WORK REQUIRED: Copy the entries verbatim, starting at the line that contains "From where the photo" and continuing through the end of the entries, with both ends included.

--- start of DATA ENTRIES ---

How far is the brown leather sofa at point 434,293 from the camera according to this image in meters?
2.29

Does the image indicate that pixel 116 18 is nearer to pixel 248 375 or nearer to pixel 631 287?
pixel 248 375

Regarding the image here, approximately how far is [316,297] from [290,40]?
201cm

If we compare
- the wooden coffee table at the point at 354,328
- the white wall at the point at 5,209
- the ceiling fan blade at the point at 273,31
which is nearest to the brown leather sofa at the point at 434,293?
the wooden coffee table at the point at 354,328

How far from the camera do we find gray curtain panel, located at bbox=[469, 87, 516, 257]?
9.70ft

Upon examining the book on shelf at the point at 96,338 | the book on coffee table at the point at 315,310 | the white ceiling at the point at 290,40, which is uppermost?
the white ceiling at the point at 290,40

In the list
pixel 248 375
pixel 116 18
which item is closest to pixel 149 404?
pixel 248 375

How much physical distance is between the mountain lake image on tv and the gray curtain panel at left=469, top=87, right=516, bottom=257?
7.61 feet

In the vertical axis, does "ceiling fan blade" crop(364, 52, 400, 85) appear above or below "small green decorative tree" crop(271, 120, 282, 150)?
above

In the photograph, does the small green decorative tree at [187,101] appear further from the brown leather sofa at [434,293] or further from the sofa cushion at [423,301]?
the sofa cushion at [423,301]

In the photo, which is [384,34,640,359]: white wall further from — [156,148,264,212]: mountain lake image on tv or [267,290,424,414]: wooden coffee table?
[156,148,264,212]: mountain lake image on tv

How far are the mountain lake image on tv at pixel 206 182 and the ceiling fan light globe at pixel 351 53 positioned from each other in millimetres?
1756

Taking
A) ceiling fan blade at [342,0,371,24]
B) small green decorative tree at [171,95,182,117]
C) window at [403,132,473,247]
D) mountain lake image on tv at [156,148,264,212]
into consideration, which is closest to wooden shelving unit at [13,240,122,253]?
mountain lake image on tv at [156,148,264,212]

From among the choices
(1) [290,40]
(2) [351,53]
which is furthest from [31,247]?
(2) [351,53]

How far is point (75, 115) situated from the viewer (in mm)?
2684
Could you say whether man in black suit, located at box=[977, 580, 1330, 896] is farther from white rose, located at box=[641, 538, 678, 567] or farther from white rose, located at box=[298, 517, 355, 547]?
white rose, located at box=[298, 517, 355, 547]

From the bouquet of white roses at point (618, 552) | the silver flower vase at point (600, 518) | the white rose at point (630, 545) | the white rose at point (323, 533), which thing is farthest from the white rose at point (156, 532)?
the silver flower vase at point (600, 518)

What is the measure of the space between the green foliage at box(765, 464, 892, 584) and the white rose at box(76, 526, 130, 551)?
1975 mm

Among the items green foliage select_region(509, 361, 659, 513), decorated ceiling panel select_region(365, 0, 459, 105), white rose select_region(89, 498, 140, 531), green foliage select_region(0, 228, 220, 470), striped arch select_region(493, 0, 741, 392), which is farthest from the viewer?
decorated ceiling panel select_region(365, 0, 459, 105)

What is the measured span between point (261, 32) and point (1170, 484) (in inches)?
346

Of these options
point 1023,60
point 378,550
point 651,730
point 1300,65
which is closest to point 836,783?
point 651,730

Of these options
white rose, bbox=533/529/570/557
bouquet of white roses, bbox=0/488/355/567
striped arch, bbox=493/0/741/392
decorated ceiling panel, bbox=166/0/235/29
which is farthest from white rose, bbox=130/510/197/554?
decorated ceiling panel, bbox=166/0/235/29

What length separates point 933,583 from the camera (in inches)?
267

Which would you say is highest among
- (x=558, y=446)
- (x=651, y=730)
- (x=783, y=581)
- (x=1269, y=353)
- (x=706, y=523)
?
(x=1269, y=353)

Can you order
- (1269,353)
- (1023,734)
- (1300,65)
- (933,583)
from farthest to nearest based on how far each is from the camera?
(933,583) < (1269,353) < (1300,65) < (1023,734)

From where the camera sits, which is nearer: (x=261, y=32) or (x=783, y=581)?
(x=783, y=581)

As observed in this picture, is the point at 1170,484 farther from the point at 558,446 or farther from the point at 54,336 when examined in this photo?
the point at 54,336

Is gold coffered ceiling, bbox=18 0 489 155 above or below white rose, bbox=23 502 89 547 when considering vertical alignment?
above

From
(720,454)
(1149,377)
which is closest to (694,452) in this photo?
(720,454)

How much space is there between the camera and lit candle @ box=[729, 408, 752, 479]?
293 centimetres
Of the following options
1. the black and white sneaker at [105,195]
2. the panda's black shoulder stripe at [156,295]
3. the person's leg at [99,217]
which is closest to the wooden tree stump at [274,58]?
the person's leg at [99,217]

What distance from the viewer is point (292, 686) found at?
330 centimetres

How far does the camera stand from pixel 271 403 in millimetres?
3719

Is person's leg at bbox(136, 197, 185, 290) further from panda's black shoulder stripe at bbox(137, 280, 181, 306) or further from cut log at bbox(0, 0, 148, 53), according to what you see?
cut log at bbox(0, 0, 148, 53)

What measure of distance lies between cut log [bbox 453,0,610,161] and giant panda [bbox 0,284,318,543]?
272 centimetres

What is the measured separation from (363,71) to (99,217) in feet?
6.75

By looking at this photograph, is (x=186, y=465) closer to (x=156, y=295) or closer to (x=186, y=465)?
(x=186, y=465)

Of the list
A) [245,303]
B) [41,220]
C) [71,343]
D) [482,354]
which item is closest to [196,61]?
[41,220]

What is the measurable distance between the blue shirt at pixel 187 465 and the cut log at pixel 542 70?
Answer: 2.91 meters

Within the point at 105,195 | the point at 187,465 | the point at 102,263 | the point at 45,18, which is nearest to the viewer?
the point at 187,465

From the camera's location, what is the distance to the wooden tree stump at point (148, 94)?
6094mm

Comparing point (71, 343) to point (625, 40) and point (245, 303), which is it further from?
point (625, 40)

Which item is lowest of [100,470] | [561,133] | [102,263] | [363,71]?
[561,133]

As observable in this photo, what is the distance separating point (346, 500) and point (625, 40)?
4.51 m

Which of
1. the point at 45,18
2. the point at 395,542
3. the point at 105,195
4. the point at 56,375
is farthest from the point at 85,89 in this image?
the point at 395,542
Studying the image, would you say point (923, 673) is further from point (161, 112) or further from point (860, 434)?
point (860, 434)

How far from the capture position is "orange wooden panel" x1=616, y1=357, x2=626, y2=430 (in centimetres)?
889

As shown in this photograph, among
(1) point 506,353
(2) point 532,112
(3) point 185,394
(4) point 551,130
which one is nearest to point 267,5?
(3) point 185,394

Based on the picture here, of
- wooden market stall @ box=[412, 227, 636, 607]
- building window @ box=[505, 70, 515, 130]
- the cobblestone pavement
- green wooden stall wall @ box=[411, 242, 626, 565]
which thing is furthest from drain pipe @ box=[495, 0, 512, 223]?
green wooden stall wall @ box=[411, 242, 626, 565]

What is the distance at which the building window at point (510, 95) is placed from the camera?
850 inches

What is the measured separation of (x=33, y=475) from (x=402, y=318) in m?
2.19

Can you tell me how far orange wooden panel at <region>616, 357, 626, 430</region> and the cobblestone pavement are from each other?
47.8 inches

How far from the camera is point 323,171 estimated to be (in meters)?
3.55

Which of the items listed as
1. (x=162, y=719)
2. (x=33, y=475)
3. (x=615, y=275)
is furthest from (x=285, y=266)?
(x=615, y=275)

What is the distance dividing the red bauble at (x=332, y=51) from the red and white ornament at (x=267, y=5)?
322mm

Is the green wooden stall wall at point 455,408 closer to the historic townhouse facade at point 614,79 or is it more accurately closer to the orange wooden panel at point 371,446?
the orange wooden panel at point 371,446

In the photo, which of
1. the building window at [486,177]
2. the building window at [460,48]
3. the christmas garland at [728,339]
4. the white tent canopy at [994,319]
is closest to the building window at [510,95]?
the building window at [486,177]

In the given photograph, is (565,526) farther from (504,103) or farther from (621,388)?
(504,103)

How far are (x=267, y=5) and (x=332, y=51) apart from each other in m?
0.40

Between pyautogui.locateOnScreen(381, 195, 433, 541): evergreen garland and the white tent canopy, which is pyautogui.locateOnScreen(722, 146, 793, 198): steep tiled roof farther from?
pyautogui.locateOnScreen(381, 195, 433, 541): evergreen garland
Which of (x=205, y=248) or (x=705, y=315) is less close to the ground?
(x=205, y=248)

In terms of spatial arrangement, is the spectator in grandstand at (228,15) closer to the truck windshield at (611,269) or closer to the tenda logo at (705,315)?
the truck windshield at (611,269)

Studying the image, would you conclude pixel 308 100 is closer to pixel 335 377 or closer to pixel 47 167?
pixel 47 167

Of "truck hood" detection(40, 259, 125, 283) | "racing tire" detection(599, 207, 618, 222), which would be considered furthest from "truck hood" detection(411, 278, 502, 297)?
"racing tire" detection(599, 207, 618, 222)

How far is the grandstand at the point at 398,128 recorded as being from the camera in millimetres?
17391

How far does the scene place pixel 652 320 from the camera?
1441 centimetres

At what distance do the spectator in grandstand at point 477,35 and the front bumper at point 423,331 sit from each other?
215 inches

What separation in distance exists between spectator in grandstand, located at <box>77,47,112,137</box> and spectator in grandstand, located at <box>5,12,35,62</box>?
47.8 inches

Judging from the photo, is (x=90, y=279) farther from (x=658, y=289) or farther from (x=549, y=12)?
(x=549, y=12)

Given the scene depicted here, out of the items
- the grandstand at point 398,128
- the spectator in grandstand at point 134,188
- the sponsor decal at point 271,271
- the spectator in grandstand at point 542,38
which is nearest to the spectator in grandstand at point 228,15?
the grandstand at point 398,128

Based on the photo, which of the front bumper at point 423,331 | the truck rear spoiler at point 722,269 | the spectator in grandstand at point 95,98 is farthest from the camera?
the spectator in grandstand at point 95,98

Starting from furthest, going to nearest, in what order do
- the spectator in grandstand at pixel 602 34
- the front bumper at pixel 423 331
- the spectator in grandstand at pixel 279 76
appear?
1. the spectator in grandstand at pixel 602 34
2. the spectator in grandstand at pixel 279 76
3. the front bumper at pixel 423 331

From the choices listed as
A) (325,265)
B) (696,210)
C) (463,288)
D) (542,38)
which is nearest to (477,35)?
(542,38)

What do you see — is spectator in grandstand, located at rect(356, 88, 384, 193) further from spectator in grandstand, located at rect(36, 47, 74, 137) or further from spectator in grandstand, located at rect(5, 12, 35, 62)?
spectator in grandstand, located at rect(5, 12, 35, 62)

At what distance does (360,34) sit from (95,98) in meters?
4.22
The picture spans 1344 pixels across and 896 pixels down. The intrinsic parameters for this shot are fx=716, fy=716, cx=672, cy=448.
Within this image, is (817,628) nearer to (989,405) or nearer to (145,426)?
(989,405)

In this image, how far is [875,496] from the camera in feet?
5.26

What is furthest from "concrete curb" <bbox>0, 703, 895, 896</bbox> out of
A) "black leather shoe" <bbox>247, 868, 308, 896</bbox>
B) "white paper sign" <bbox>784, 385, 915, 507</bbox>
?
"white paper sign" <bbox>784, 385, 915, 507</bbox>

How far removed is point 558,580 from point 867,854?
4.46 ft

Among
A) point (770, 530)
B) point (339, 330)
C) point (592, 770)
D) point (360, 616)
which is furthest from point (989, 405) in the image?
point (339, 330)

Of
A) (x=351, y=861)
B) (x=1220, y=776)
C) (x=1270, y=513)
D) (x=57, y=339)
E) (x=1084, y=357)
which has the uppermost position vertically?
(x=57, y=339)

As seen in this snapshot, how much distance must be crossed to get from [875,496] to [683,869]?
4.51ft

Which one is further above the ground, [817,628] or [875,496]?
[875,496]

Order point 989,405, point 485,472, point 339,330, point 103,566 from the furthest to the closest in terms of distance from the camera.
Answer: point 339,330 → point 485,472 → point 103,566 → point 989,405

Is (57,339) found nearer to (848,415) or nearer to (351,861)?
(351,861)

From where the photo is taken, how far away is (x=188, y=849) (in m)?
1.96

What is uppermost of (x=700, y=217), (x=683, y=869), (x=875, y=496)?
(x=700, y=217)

--- end of DATA ENTRIES ---

EXERCISE ANSWER:
From where the photo is taken, how far away is (x=188, y=849) (in m)?
1.96

What is uppermost of (x=700, y=217), (x=683, y=869), (x=875, y=496)?
(x=700, y=217)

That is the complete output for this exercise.